~ The Year of Living Danishly: Uncovering the Secrets of the World’s Happiest Country. By Helen Russell ~
This is one of those rather unsatisfying books where your interest in the topic or content keeps you reading, but where the writing style and interpretation of the author actually fall short of the book’s promise, remaining pedestrian and lacking in analytical edge. Compared with a book like Sarah Moss’ Names for the Sea, where she also packed up her husband and went to live for a year in Iceland and how she interpreted those experiences as a British academic with such an intelligent consciousness and wry outlook, Helen Russell’s offering is somewhat lacklustre and even a little trite. However, without comparison, just taking Russell’s novel on its own merits, it is mediocre but readable.
Unlike Moss whose own career takes her to a new country, Russell is dragged out to Jutland, Denmark, by her husband who lands a good job with Lego. Russell goes freelance in her career as a journalist, and apparently spends the year trying to discover why Danish people are so happy. She tells us that Danes are typically trusting (such as leaving babies in prams outside restaurants), and this makes for a happier, easier, more secure life. (She even gives an example which leaves me incredulous that a bank manager would let a father transfer all his son’s money into a better investment and out of the son’s account, without the son knowing anything about it!) But Russell does point out Denmark is an exceptionally homogenous society, and its 5.5 million population are very nearly all family, in a manner of speaking, which makes the trust easier to achieve.
Part of this trust may also stem from the fact Denmark seems full of rules, and full of Danes who are willingly rule/law-abiding. (Some of the rules are social norms, some are actual laws.) There are rules about everything, seemingly, even rules about what flags one is allowed to fly on one’s own compound, and at what times, and how to fly it. Russell is told the rules of recycling by her neighbours, and also about traditions. (Russell stresses how much Danes love traditions. The following of which, she surmises, is also part of what makes them happy.) She concludes Danes want freedom and have found rules provide the boundaries within which freedom can be enjoyed. She also notes the Danes are heavy drinkers, but does not seem to have made the connection between the freeing of inhibitions in consuming copious amounts of alcohol, with the rigidity of so many rules confining one’s daily life, which may point to the personal psychological price Danes may be paying for conforming to their very many rules so readily.
Russell greatly enjoys the Danish pastries, but not the Danish craze for cycling and outdoor sports. She tries to embrace the Danish trait of being involved in clubs, societies, groups of all kinds, with the underlying idea that a sense of identity and belonging contributes to happiness. She introduces readers to Scandinavian concepts such as hygge, a notion which has no direct translation, but something to do with cosiness and family time and keeping warm and safe and indoors. She also mentioned Jante’s Law which seems to be the rules by which the country lives; involving notions of equality, flattening of hierarchies, admonishments against thinking one is special or better than anyone else, or even setting oneself apart from the pack, or standing out (or wanting to stand out).
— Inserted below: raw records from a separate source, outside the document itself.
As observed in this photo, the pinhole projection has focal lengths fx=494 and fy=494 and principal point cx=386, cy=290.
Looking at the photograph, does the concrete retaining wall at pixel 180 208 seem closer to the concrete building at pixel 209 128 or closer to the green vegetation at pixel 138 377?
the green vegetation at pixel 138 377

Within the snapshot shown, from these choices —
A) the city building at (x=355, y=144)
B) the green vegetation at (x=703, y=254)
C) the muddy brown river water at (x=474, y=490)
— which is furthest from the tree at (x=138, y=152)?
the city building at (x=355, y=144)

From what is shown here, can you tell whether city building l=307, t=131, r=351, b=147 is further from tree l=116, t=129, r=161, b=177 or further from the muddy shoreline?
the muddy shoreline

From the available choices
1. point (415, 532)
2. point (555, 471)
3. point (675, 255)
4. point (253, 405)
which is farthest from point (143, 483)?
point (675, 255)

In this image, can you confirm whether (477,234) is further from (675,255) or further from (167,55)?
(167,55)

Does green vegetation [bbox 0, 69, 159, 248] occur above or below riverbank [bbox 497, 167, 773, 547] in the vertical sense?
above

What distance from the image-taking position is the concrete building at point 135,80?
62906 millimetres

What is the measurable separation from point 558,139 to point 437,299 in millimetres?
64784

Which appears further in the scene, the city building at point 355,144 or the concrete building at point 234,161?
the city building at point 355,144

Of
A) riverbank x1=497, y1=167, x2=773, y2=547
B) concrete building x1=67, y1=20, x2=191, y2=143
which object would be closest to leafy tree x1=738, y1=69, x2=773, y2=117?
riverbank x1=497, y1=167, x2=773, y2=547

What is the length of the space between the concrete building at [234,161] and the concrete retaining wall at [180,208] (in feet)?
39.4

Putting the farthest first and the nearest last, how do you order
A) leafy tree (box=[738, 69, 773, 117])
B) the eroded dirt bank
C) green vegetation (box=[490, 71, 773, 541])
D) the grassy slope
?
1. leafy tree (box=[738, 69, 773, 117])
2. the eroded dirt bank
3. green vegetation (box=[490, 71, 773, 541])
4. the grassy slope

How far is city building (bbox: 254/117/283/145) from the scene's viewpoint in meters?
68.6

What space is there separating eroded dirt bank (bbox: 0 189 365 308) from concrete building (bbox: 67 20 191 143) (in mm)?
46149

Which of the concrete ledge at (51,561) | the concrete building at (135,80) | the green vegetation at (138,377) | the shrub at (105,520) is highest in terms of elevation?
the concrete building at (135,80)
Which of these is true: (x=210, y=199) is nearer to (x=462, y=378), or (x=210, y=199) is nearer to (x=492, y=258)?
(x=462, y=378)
The blurb talks of Russell’s self-deprecating humour, and there is a lot of this, overtly. But it is also an extremely limited, middle-class-21st century-urban-British lens and reaction, and quite stereotypical too. Russell is in the privileged position of being a expatriate who can view culture as a pic-n-mix. She will only join in the bits of Danish culture she likes – she will buy lamps, light candles, have underfloor heating, get an accountant to figure out her taxes, eat many snegle pastries – but her cultural study in the attempt to assimilate goes only so far, and never outside of her extremely middle-class-British comfort zone. She purports to admire the Danes by trying to emulate some of the things which make them happy people, and represent the Danish differences from her own norms as charmingly eccentric and endearingly quirky, apparently unaware that such takes can also be tokenising and patronising, and definitely othering. But this book is written very much as a jaunty, humorous take on a British girl uprooted from her enviable London life and deposited in the sticks in Scandinavia, and how she copes. While not without amusement value, the approach is just a little tired, a little too much of a cliché. There are many light, cute, funny, but often surface observations here, with too little analytical depth to make this a satisfying read. However, if trivia is your cup of tea, this novel will provide you with a lot of hygge.